## Set of tasks
- A) Reproduce the PyTorch Tabular data guide from "Usage Example¶" up to and including "feature list internally.".
- B) In the PyTorch Tabular data guide, what does the normalize_continuous_features flag use to scale the continuous input features?

## Selected passage
○ ○ ○ ○

Data

PyTorch Tabular uses Pandas Dataframes as the container which holds data. As Pandas is the most popular way of handling tabular data, this was an obvious choice. Keeping ease of useability in mind, PyTorch Tabular accepts dataframes as is, i.e. no need to split the data into X and y like in Sci-kit Learn.

Pytorch Tabular handles this using a DataConfig object.

Basic Usage¶

target: List[str]: A list of strings with the names of the target column(s)
continuous_cols: List[str]: Column names of the numeric fields. Defaults to []
categorical_cols: List[str]: Column names of the categorical fields to treat differently

Usage Example¶

data_config = DataConfig(
    target=["label"],
    continuous_cols=["feature_1", "feature_2"],
    categorical_cols=["cat_feature_1", "cat_feature_2"],
)

Advanced Usage:¶

Date Columns¶

If you have date_columns in the dataframe, mention the column names in date_columns parameter and set encode_date_columns to True. This will extract relevant features like the Month, Week, Quarter etc. and add them to your feature list internally.

date_columns is not just a list of column names, but a list of (column name, freq) tuples. The freq is a standard Pandas date frequency tags which denotes the lowest temporal granularity which is relevant for the problem.

For eg., if there is a date column for Launch Date for a Product and they only launch once a month. Then there is no sense in extracting features like week, or day etc. So, we keep the frequency at M

date_columns = [("launch_date", "M")]

Feature Transformations¶

Feature Scaling is an almost essential step to get goog performance from most Machine Learning Algorithms, and Deep Learning is not an exception. normalize_continuous_features flag(which is True by default) scales the input continuous features using a StandardScaler

Sometimes, changing the feature distributions using non-linear transformations helps the machine learning/deep learning algorithms.

○ ○ ○ ○

## Rows
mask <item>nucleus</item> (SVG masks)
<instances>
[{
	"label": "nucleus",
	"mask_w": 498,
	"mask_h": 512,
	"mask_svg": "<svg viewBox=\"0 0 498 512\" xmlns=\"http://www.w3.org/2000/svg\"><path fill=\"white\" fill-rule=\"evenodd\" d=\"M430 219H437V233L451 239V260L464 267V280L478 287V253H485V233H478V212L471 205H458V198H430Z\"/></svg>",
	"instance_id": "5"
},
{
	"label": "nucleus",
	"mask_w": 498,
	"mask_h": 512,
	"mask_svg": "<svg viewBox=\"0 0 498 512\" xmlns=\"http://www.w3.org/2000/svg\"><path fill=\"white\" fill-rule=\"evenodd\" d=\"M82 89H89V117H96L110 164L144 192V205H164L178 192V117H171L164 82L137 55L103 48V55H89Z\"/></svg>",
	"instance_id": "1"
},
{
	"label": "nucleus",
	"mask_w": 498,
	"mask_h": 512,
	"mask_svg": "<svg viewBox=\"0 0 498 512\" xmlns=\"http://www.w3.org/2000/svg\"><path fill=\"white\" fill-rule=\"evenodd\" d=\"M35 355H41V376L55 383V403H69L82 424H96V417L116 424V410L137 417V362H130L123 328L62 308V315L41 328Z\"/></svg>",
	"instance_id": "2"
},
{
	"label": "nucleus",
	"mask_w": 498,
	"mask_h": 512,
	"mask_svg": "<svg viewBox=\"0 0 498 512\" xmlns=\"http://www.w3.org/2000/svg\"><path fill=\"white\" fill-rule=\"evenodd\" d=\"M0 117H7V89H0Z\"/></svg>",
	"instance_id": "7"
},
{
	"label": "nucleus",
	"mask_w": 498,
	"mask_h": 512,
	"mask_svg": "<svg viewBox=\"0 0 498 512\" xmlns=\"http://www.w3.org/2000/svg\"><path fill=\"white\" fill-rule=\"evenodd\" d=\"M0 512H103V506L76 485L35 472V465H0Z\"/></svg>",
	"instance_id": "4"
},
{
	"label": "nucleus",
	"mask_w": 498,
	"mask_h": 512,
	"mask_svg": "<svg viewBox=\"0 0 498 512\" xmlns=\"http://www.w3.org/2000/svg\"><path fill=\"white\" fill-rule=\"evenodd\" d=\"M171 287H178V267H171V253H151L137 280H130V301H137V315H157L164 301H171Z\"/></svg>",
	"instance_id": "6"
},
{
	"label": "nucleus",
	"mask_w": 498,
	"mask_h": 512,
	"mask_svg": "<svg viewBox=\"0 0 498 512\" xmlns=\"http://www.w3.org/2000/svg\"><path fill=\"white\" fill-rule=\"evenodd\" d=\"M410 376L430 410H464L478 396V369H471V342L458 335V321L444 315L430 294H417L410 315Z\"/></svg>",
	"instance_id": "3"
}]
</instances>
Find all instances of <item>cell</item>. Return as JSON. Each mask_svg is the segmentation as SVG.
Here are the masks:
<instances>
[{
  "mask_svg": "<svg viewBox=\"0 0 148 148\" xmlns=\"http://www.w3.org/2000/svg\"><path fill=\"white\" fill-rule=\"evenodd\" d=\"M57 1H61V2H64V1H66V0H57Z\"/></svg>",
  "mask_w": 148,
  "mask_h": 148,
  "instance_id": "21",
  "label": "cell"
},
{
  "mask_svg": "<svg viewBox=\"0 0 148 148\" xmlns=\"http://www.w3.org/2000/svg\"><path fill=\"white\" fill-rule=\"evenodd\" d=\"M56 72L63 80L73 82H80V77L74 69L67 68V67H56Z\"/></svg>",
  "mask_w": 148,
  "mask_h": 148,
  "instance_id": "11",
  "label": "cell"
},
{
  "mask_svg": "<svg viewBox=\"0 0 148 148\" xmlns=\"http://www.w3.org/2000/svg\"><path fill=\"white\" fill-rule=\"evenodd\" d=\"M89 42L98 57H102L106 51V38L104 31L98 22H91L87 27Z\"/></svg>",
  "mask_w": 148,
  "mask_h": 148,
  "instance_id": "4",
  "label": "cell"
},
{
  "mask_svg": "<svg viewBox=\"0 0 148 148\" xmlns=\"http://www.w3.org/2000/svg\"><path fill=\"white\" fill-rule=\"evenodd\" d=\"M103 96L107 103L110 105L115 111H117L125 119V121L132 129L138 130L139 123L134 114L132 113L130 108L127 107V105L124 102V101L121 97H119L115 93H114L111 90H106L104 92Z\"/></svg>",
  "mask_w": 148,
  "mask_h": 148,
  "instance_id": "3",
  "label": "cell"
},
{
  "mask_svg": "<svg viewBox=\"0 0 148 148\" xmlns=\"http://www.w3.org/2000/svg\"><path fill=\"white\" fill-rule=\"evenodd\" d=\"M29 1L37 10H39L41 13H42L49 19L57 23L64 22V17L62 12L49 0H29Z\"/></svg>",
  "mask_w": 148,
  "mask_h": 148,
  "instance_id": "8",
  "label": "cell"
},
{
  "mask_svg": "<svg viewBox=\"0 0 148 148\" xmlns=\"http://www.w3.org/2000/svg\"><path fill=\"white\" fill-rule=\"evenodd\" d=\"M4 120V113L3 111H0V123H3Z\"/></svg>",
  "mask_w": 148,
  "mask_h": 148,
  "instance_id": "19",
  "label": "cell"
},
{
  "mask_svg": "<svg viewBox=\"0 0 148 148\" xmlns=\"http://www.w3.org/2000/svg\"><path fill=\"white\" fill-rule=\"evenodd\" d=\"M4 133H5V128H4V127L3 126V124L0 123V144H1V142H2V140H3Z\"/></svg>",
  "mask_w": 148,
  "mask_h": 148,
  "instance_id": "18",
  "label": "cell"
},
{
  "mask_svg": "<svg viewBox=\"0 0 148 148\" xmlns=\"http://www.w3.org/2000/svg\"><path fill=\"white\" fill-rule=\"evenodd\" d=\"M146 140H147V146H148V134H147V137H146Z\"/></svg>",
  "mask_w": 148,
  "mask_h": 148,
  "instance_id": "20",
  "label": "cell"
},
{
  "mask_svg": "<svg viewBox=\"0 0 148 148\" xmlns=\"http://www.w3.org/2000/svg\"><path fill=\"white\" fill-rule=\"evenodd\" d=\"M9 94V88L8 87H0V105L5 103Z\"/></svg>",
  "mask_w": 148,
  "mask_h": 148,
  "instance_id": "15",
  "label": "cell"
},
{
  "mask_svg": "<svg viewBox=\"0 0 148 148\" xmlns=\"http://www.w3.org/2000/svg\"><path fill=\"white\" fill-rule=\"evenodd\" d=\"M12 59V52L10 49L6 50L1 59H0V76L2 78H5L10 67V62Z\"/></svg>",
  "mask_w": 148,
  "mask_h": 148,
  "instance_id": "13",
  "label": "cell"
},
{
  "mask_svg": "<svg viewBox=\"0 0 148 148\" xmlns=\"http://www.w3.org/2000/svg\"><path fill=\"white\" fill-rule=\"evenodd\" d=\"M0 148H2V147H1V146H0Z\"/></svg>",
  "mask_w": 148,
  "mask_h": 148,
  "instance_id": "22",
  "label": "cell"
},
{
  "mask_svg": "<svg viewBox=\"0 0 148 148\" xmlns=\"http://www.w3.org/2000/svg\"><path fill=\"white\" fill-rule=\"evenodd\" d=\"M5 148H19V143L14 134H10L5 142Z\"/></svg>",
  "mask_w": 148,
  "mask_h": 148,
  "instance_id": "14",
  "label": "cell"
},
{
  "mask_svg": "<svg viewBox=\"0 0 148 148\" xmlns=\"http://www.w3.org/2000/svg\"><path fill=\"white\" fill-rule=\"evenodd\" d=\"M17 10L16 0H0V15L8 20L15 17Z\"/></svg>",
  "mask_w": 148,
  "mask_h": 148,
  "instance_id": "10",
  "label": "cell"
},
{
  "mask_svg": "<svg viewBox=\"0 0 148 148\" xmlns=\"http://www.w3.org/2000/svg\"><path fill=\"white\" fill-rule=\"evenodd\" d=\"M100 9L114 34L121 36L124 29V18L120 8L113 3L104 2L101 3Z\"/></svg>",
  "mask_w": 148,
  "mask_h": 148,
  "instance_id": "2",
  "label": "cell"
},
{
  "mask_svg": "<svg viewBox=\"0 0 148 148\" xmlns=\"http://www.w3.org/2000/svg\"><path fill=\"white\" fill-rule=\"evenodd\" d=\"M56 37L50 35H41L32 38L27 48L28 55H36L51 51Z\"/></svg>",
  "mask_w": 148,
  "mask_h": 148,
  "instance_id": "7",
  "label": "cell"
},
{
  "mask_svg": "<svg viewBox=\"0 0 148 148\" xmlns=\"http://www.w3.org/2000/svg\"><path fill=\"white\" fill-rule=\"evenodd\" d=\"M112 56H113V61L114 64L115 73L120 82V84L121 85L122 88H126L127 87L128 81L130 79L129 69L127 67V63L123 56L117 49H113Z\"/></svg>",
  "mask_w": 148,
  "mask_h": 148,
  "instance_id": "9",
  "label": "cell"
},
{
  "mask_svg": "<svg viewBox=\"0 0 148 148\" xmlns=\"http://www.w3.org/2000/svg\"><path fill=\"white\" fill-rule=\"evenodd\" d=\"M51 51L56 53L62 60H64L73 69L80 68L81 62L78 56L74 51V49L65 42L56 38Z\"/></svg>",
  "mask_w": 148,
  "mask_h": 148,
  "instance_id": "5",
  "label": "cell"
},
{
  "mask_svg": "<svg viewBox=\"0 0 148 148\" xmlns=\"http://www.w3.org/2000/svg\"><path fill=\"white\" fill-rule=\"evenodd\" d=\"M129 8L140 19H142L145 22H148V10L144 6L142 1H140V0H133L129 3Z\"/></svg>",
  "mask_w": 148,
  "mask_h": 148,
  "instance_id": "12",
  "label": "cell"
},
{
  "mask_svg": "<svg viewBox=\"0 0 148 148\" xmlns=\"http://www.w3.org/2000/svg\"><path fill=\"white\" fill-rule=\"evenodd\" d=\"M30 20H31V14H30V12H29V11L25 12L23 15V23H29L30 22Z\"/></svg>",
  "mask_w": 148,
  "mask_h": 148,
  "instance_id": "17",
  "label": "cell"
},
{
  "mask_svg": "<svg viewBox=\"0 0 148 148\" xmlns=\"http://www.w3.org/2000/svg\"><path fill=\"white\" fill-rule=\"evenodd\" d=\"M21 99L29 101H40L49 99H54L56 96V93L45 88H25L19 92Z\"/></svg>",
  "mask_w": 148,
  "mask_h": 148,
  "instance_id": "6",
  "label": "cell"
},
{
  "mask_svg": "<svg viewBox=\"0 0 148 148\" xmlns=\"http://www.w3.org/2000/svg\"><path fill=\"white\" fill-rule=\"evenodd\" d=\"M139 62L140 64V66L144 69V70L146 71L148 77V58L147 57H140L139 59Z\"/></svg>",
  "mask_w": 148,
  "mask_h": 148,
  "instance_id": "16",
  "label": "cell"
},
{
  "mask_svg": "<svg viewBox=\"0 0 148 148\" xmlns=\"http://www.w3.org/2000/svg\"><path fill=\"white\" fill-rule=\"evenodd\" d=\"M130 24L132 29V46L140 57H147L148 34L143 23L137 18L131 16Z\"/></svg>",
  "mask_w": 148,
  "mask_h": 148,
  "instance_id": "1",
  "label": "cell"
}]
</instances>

○ ○ ○ ○

## The replies
- A)
Usage Example¶

data_config = DataConfig(
    target=["label"],
    continuous_cols=["feature_1", "feature_2"],
    categorical_cols=["cat_feature_1", "cat_feature_2"],
)

Advanced Usage:¶

Date Columns¶

If you have date_columns in the dataframe, mention the column names in date_columns parameter and set encode_date_columns to True. This will extract relevant features like the Month, Week, Quarter etc. and add them to your feature list internally.

- B) A StandardScaler.